Copy out the data below word for word, from the line containing "Which is the" through the end of the data.

[Saved data entries]
>> begin

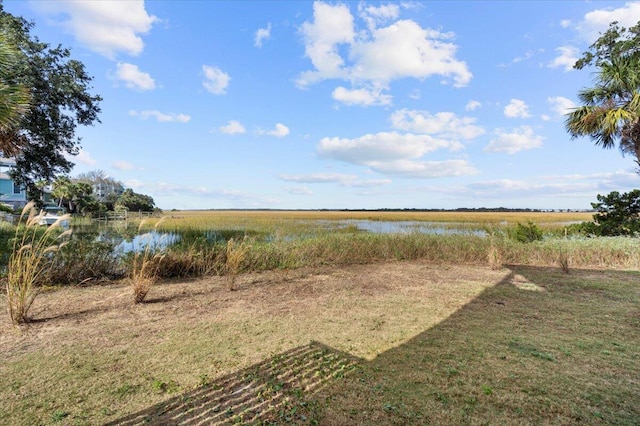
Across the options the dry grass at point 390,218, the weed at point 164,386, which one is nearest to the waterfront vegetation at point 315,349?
the weed at point 164,386

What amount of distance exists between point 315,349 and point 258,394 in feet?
3.11

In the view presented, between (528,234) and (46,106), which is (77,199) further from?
(528,234)

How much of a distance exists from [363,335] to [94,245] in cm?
641

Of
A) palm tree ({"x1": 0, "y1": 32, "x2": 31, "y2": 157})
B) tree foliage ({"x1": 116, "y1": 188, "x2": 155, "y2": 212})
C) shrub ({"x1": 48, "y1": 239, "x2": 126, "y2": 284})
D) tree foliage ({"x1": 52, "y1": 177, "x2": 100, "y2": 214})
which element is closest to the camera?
palm tree ({"x1": 0, "y1": 32, "x2": 31, "y2": 157})

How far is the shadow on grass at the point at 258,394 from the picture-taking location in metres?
2.10

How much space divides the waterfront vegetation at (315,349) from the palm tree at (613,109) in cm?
678

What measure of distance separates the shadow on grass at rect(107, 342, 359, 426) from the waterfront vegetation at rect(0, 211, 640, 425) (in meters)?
0.01

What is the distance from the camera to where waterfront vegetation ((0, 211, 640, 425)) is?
223cm

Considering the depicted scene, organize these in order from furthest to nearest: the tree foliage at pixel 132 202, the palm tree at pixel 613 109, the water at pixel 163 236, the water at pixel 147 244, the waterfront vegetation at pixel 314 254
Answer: the tree foliage at pixel 132 202
the palm tree at pixel 613 109
the water at pixel 163 236
the waterfront vegetation at pixel 314 254
the water at pixel 147 244

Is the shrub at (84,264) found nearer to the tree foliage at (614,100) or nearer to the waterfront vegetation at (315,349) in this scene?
the waterfront vegetation at (315,349)

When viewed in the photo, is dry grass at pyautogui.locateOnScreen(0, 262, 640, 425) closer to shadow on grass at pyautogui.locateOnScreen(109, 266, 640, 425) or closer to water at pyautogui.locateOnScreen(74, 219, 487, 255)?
shadow on grass at pyautogui.locateOnScreen(109, 266, 640, 425)

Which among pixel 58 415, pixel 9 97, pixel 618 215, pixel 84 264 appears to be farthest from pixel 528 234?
pixel 9 97

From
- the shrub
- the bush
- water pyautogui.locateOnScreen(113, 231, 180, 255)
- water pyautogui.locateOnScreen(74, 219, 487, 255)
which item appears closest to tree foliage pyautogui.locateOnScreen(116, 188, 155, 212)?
water pyautogui.locateOnScreen(74, 219, 487, 255)

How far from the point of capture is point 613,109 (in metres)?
10.4
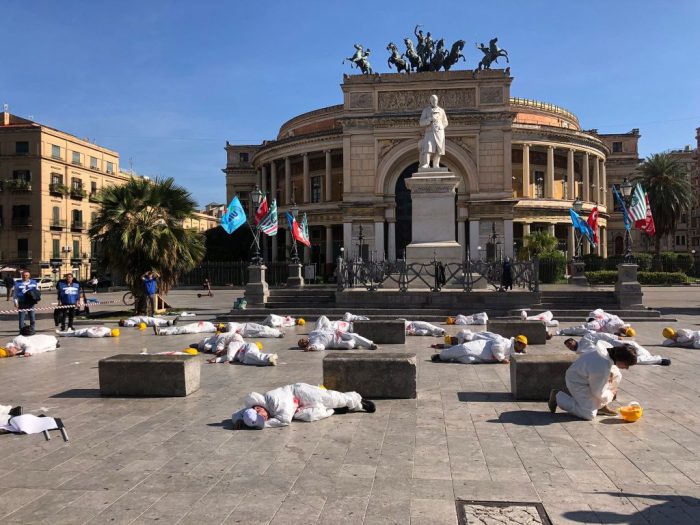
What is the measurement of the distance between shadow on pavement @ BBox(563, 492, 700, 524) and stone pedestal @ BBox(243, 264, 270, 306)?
729 inches

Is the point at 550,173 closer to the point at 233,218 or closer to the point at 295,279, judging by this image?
the point at 295,279

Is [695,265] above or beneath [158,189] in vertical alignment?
beneath

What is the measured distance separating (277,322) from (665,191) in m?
50.1

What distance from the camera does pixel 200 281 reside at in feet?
157

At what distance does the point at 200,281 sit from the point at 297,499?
4494 centimetres

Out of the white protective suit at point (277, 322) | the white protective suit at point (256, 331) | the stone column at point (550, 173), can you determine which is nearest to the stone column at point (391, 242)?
the stone column at point (550, 173)

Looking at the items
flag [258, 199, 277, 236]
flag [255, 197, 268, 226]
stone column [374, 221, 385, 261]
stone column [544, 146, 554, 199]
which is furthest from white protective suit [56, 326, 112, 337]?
stone column [544, 146, 554, 199]

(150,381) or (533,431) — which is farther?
(150,381)

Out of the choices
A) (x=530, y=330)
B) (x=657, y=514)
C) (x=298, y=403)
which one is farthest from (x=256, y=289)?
(x=657, y=514)

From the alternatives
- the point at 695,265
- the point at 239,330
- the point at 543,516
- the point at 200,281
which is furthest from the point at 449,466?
the point at 695,265

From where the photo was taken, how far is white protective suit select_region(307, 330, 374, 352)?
41.0 ft

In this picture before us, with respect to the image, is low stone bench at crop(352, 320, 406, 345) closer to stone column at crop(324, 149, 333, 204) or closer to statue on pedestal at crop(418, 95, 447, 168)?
statue on pedestal at crop(418, 95, 447, 168)

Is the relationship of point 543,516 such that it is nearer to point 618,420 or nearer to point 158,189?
point 618,420

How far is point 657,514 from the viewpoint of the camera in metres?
4.19
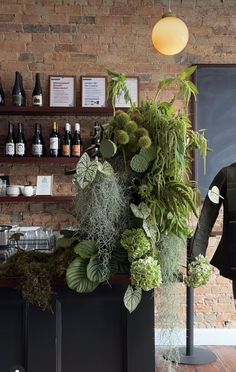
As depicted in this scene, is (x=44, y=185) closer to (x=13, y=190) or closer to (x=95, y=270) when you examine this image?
(x=13, y=190)

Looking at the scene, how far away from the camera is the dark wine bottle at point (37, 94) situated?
3742 mm

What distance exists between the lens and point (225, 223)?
2.33 m

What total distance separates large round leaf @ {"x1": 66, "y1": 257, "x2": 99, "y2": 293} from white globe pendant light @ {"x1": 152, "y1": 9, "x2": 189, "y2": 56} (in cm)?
188

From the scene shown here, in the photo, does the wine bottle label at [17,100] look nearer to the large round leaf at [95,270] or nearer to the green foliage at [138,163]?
the green foliage at [138,163]

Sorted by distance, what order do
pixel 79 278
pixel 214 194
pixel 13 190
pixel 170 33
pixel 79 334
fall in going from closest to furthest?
pixel 79 278 < pixel 79 334 < pixel 214 194 < pixel 170 33 < pixel 13 190

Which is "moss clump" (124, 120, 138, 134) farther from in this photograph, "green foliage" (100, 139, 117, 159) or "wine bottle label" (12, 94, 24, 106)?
"wine bottle label" (12, 94, 24, 106)

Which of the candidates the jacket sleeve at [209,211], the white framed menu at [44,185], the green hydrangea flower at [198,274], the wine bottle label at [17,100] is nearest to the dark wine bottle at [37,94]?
the wine bottle label at [17,100]

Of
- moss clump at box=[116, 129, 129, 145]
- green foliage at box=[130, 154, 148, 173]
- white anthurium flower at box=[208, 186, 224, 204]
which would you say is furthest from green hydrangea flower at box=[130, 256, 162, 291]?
white anthurium flower at box=[208, 186, 224, 204]

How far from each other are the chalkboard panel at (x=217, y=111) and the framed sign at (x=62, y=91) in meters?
1.14

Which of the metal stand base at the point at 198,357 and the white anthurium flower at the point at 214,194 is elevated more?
the white anthurium flower at the point at 214,194

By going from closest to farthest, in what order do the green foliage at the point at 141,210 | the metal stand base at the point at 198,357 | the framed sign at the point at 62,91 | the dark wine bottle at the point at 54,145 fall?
the green foliage at the point at 141,210 → the metal stand base at the point at 198,357 → the dark wine bottle at the point at 54,145 → the framed sign at the point at 62,91

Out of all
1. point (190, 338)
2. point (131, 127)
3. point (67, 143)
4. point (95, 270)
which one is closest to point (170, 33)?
point (67, 143)

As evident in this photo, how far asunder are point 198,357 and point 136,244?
2.12 metres

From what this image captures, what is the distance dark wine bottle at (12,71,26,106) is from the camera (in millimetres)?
3713
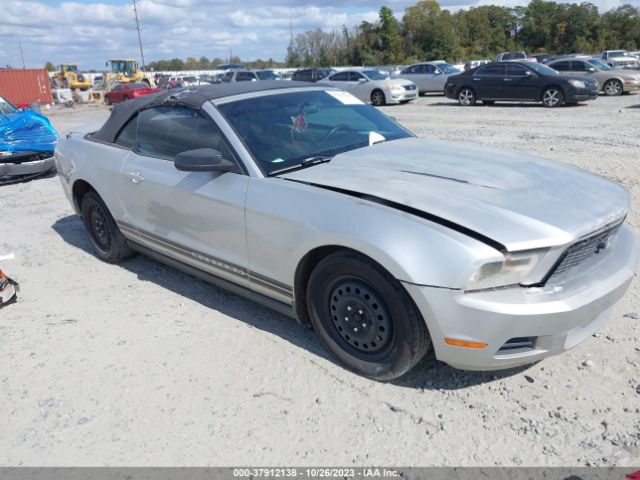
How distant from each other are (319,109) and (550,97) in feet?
49.0

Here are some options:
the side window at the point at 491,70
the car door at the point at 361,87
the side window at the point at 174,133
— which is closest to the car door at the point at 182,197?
the side window at the point at 174,133

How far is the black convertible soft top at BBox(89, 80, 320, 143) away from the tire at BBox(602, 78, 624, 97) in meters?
18.8

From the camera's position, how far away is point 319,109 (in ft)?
13.6

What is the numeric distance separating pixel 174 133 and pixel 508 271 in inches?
107

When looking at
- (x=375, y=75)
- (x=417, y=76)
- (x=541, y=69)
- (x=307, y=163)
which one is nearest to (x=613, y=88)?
(x=541, y=69)

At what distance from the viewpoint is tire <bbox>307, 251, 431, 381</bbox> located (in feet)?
9.23

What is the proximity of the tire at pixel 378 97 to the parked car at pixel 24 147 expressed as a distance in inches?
531

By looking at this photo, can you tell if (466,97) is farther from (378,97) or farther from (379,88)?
(378,97)

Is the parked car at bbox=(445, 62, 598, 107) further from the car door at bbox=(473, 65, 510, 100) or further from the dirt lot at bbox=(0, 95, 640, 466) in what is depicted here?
the dirt lot at bbox=(0, 95, 640, 466)

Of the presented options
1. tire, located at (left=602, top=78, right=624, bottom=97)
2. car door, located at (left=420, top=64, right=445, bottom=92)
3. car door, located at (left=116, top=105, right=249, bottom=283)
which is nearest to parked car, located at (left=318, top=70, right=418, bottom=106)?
car door, located at (left=420, top=64, right=445, bottom=92)

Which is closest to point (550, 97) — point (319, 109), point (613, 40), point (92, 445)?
point (319, 109)

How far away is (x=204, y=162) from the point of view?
3492 mm

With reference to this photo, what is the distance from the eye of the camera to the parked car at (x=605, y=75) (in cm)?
1950

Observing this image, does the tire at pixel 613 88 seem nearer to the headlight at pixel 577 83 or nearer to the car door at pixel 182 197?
the headlight at pixel 577 83
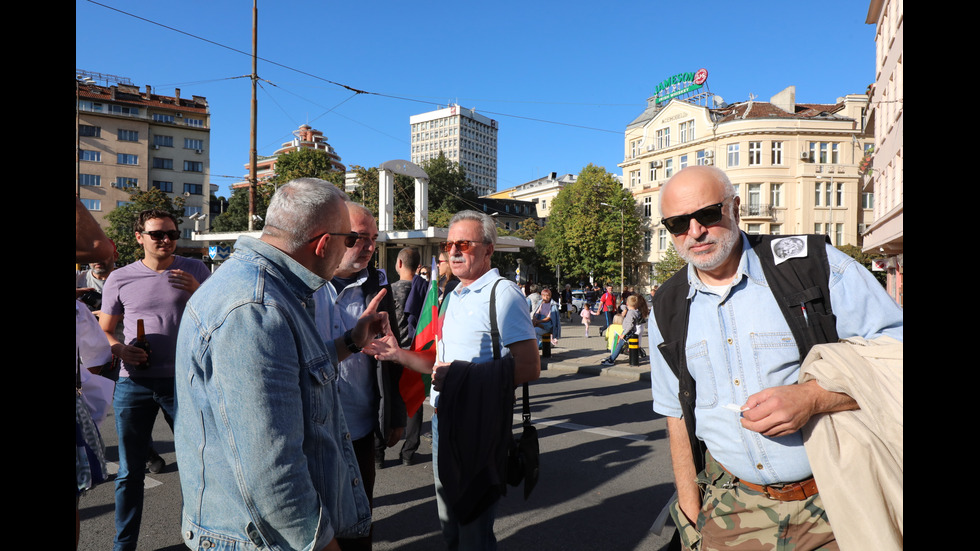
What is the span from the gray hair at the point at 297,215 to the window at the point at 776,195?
53.7 meters

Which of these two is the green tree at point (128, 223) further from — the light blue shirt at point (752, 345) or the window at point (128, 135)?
the light blue shirt at point (752, 345)

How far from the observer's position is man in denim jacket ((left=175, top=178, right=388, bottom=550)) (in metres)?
1.55

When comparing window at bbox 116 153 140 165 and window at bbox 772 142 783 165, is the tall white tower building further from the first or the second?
window at bbox 772 142 783 165

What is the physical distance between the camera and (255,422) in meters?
1.54

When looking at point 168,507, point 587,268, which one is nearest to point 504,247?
point 168,507

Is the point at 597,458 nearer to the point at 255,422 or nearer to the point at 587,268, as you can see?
the point at 255,422

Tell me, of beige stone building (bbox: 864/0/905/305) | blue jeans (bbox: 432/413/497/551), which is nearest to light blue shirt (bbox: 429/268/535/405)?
blue jeans (bbox: 432/413/497/551)

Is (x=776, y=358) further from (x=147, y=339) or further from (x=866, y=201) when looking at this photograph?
(x=866, y=201)

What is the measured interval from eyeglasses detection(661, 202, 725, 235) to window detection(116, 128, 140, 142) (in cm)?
7747

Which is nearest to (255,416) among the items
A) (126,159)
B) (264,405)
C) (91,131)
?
(264,405)

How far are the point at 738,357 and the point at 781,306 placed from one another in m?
0.23

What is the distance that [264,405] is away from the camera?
5.08 feet
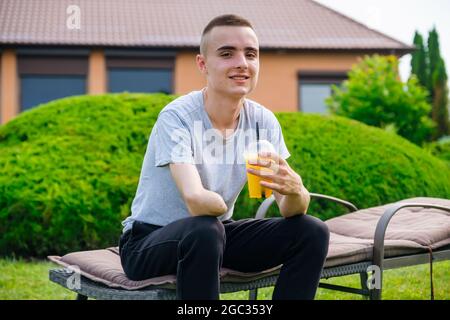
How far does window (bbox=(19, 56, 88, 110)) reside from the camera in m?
15.5

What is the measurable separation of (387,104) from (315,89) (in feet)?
22.3

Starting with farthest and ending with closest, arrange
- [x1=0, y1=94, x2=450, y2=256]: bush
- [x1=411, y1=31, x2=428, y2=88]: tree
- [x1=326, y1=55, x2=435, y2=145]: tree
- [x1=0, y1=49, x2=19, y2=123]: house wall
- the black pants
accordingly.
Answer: [x1=411, y1=31, x2=428, y2=88]: tree
[x1=0, y1=49, x2=19, y2=123]: house wall
[x1=326, y1=55, x2=435, y2=145]: tree
[x1=0, y1=94, x2=450, y2=256]: bush
the black pants

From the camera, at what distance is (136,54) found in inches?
611

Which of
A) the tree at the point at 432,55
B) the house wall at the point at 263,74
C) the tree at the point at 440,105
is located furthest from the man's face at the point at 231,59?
the tree at the point at 432,55

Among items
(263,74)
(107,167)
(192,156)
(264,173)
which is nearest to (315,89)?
(263,74)

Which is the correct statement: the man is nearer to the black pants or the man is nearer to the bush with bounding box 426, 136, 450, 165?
the black pants

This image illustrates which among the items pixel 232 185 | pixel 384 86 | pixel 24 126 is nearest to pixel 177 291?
pixel 232 185

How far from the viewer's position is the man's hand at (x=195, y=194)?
8.05 feet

>> end

Task output |
Which is the correct statement: the man is nearer to the black pants or the man is nearer to the bush with bounding box 426, 136, 450, 165?
the black pants

This image illustrates which among the items pixel 232 185 | pixel 384 86 | pixel 24 126 is nearest to pixel 177 291?
pixel 232 185

How far from the viewer's position is the man's hand at (x=195, y=194)?
8.05 feet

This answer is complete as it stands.